Old growth redwood trees

The Biden administration has a plan to amend all 128 forest land management plans to protect old-growth trees.

(Photo: MarioGuti/via Getty Images)

Biden Move on Old-Growth Forests Called 'Important Milestone'

One campaigner said it is "a meaningful step towards averting climate catastrophe, safeguarding vulnerable ecosystems, and fulfilling President Biden's commitment to preserve old-growth and mature trees."

Conservationists on Tuesday applauded the Biden administration's first-of-its-kind proposal to conserve and restore old-growth trees across national forests and grasslands with limits on logging, "so nature can continue to be a key climate solution."

The plan would protect the nation's most ancient forests from commercial logging on approximately 25 million acres of public lands, though it would allow some cutting of trees under stricter conditions than currently exist.

The United States is a top contributor to planet-heating pollution, largely from fossil fuels. White House Council on Environmental Quality Chair Brenda Mallory noted in a statement that "our forests absorb carbon dioxide equivalent to more than 10% of our nation's annual greenhouse gas emissions."

The proposal to amend all 128 forest land management plans in line with an executive order issued last year by President Joe Biden comes from the U.S. Department of Agriculture (USDA). Agriculture Secretary Tom Vilsack said that "climate change is presenting new threats like historic droughts and catastrophic wildfire. This clear direction will help our old-growth forests thrive across our shared landscape."

Many campaigners agreed—including Earthjustice's Blaine Miller-McFeeley, who praised the proposal "an important milestone," and Ellen Montgomery of Environment America, who called it "unprecedented."

"Protecting our old-growth trees from logging is an important first step to ensure these giants continue to store vast amounts of carbon, but other older forests also need protection."

Sierra Club forests campaign manager Alex Craven stressed that "our ancient forests are some of the most powerful resources we have for taking on the climate crisis and preserving ecosystems."

"We are pleased to see that the Biden administration continues to embrace forest conservation as the critical opportunity that it is," he added. "This amendment is a meaningful step towards averting climate catastrophe, safeguarding vulnerable ecosystems, and fulfilling President Biden's commitment to preserve old-growth and mature trees across federal lands."

Oregon Wild's Lauren Anderson declared that "President Biden is taking a major step forward in protecting these national treasures."

While welcoming the administration's plan, conservationists also pushed for further action from the USDA's Forest Service—which, along with the U.S. Department of the Interior's Bureau of Land Management, manages approximately 32 million acres of old-growth forests and 80 million acres of mature forests nationwide.

"Protecting our old-growth trees from logging is an important first step to ensure these giants continue to store vast amounts of carbon, but other older forests also need protection," explained Randi Spivak of the Center for Biological Diversity. "To fulfill President Biden's executive order and address the magnitude of the climate crisis, the Forest Service also needs to protect our mature forests, which if allowed to grow will become the old growth of tomorrow."

Standing Trees executive director Zack Porter pointed out that "more than 99.9% of old-growth forests in New England have already been cut down."

"For the climate and biodiversity, the Forest Service must put an end to destructive mature forest logging that prevents the recovery and expansion of old-growth forests across the U.S.," he said. "We are buoyed by today's announcement, and remain optimistic that the Forest Service will take further action to secure protections for America's future old-growthforests."

The Washington Post reported that "some environmental advocates also questioned whether the policy will last, as a future administration could easily undo it," considering that the changes "won't be finalized until the agency has completed an environmental impact statement, which it expects to finish in early 2025."

Campaigners have also long argued that protecting the carbon storage capacity of U.S. forests cannot be considered a real climate solution unless paired with other key actions.
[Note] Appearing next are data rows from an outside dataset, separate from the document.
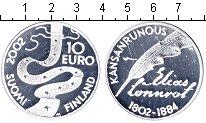 Изображение Монеты Финляндия 10 евро 2002 Серебро Proof 200 лет со дня рожде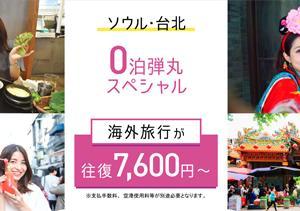 ピーチは、「0泊弾丸スペシャル」を追加販売、台北線が往復8,000円~!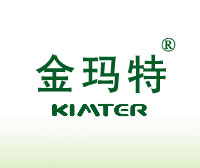 金玛特-KIMTER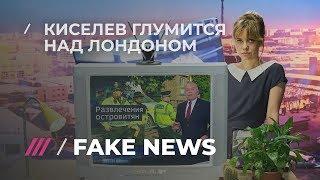 видео Ирада Зейналова: Журналисты врут? Встаньте со своего дивана и снимите свою «правду»!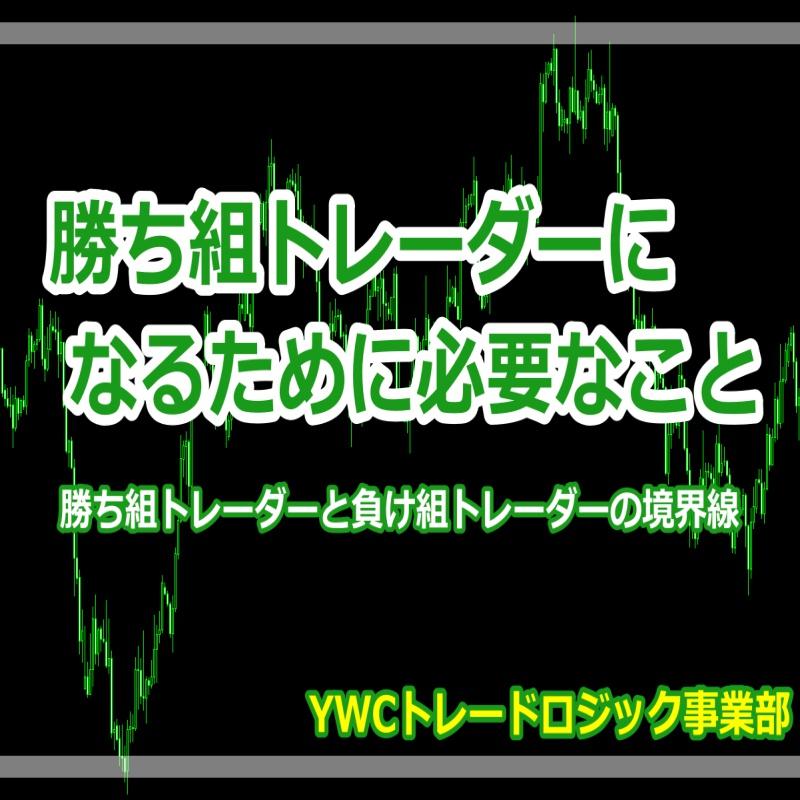 FXで勝ち組トレーダーになるために必要なこと|FXトレーダーブログ|YWCトレードロジック事業部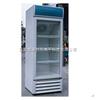 YT CZ-025F种 子低温储藏柜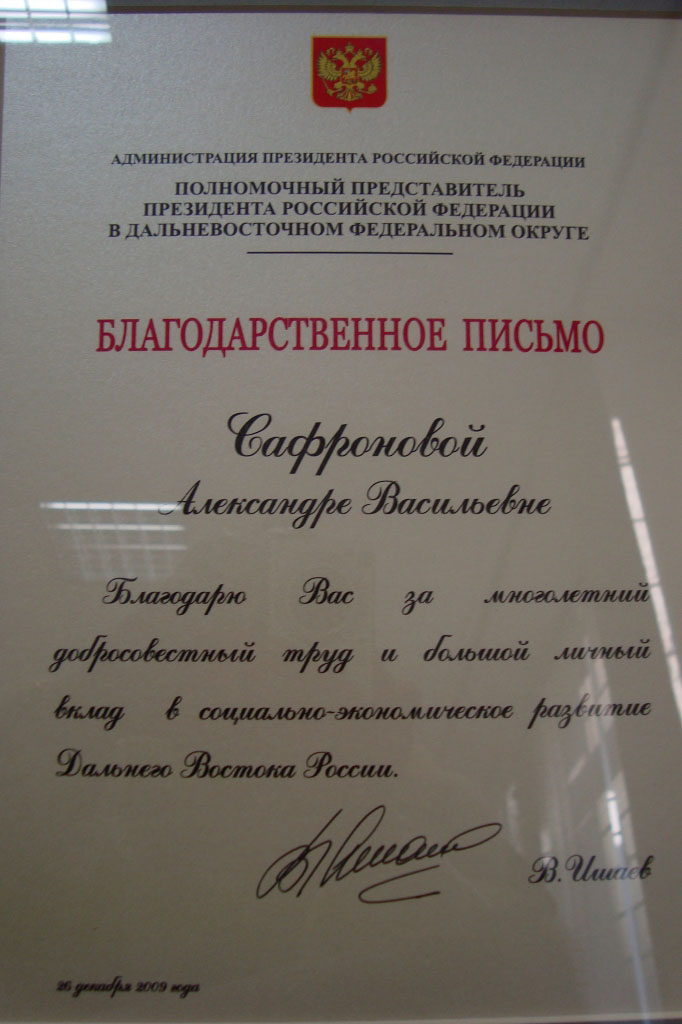 Благодарственное письмо Сафроновой А. В.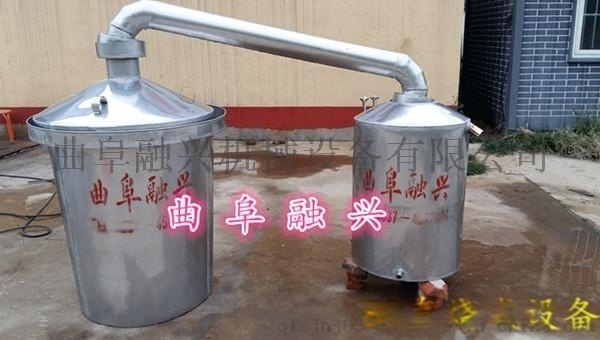 六安蒸汽式大型釀酒設備五糧大麴釀酒設備供應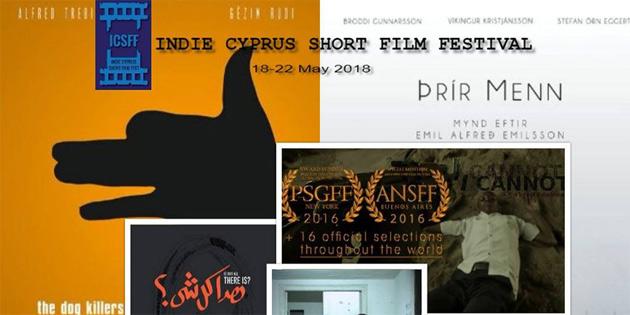 1.Kıbrıs Bağımsız Kısa Film Festivali 18 Mayıs'ta başlıyor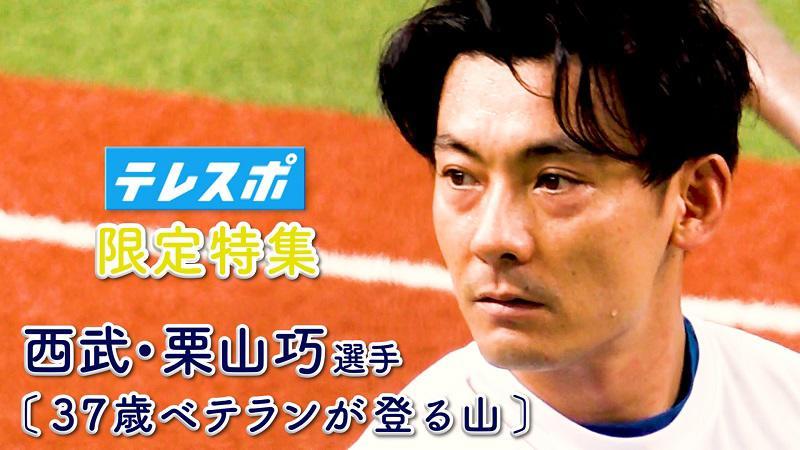 【西武】プロ19年目・栗山巧 目指すは「速い・鋭い打球」今シーズン好調の理由を紐解く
As Food & Water Watch's Thomas Meyer put it last year, "Protecting forests without addressing the root cause of the climate crisis, namely the continued extraction and burning of fossil fuels, will do very little to slow global warming."

The global phaseout of fossil fuels was a primary focus of the recent United Nations climate talks, which wrapped up in Dubai earlier this month with a deal that scientists decried as "a tragedy for the planet" because it failed to explicitly demand ending the era of oil, gas, and coal. The United States was represented at COP28 by John Kerry, Biden's climate envoy, as the president skipped the summit.

Biden, who is seeking reelection next year, has been blasted by experts, frontline communities, and younger voters for refusing to declare a national climate emergency, continuing fossil fuel lease sales for public lands and waters, enabling the Willow oil project and Mountain Valley Pipeline, and supporting the expansion of liquefied natural gas exports.

For his part, former President Donald Trump, the leading contender for the Republican Party's nomination, has vowed to "drill, drill, drill" if he wins back the White House in 2024.